▸ **What to do**
Rewrite the part of the listing that opens with the line containing "to (x=246, y=173)?" and closes with the line containing "3.68 metres", and include the requests. Increase every number in the answers, both the coordinates and the distance, by 140.

Stored dataset items

--

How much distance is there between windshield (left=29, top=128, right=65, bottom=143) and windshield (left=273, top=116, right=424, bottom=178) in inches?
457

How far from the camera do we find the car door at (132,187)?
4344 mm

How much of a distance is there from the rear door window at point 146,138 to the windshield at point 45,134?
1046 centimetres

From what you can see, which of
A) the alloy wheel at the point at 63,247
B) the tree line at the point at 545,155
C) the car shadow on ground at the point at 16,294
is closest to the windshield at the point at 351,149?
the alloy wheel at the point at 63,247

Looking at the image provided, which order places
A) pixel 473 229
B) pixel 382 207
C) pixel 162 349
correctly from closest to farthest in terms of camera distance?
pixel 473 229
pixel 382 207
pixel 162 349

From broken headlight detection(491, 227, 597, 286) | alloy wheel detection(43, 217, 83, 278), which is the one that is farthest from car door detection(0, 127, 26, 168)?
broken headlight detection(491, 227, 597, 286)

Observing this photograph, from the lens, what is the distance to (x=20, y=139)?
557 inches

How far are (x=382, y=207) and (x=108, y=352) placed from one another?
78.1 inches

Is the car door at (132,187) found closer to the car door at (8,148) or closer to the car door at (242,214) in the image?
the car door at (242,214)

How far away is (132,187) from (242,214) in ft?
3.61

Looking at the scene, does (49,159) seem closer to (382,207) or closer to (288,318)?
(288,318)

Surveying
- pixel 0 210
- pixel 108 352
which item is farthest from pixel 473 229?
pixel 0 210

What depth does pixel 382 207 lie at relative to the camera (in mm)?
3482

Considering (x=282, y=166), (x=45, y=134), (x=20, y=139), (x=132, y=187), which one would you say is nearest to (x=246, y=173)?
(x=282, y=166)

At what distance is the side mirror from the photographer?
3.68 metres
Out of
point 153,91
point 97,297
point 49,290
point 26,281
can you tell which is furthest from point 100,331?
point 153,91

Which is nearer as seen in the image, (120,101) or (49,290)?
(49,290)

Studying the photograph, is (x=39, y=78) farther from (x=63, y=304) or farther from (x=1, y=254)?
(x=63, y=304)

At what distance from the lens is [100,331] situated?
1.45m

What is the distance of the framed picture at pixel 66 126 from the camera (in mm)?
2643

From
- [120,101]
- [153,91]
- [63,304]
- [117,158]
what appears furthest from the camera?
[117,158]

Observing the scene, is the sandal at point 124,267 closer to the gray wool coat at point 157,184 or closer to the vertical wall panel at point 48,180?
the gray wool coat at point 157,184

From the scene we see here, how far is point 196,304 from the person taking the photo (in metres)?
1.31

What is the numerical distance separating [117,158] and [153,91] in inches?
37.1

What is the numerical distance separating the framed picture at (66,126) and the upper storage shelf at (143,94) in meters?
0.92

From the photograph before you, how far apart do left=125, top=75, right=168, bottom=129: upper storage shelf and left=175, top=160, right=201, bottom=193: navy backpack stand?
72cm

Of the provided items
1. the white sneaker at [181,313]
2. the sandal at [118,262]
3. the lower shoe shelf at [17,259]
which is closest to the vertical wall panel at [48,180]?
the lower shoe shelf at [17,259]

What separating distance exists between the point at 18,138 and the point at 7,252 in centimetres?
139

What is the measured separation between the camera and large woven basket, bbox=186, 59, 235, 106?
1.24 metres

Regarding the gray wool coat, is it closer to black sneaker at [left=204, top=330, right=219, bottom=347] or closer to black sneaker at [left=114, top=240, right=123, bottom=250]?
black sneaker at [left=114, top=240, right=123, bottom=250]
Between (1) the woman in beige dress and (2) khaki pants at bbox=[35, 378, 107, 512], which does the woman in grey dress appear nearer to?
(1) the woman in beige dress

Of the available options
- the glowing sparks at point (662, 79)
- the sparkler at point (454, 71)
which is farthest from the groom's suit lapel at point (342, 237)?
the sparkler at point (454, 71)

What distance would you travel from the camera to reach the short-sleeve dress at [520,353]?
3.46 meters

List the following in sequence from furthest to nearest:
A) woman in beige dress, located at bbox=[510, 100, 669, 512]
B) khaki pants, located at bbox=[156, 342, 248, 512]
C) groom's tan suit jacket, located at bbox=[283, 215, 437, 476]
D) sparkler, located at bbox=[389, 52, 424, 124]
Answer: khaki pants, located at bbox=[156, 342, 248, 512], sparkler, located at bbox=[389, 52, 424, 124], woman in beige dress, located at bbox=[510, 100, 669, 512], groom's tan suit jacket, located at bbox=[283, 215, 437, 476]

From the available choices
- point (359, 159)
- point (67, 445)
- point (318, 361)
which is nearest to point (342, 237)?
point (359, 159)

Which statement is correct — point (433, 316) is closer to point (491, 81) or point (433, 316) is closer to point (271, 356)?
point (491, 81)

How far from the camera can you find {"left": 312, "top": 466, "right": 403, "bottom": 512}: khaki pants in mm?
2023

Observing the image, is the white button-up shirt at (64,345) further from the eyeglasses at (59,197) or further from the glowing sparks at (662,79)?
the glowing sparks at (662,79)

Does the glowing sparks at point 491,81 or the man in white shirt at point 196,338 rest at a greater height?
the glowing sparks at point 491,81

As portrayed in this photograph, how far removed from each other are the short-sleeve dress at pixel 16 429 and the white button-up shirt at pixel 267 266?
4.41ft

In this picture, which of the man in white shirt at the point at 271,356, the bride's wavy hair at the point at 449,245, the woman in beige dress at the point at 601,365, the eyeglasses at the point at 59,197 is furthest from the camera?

--

▸ **Completed exercise**
Considering (x=282, y=166), (x=45, y=134), (x=20, y=139), (x=132, y=187), which one would you say is nearest to (x=246, y=173)?
(x=422, y=306)

At what distance is the side mirror from the photographer?
143.68 metres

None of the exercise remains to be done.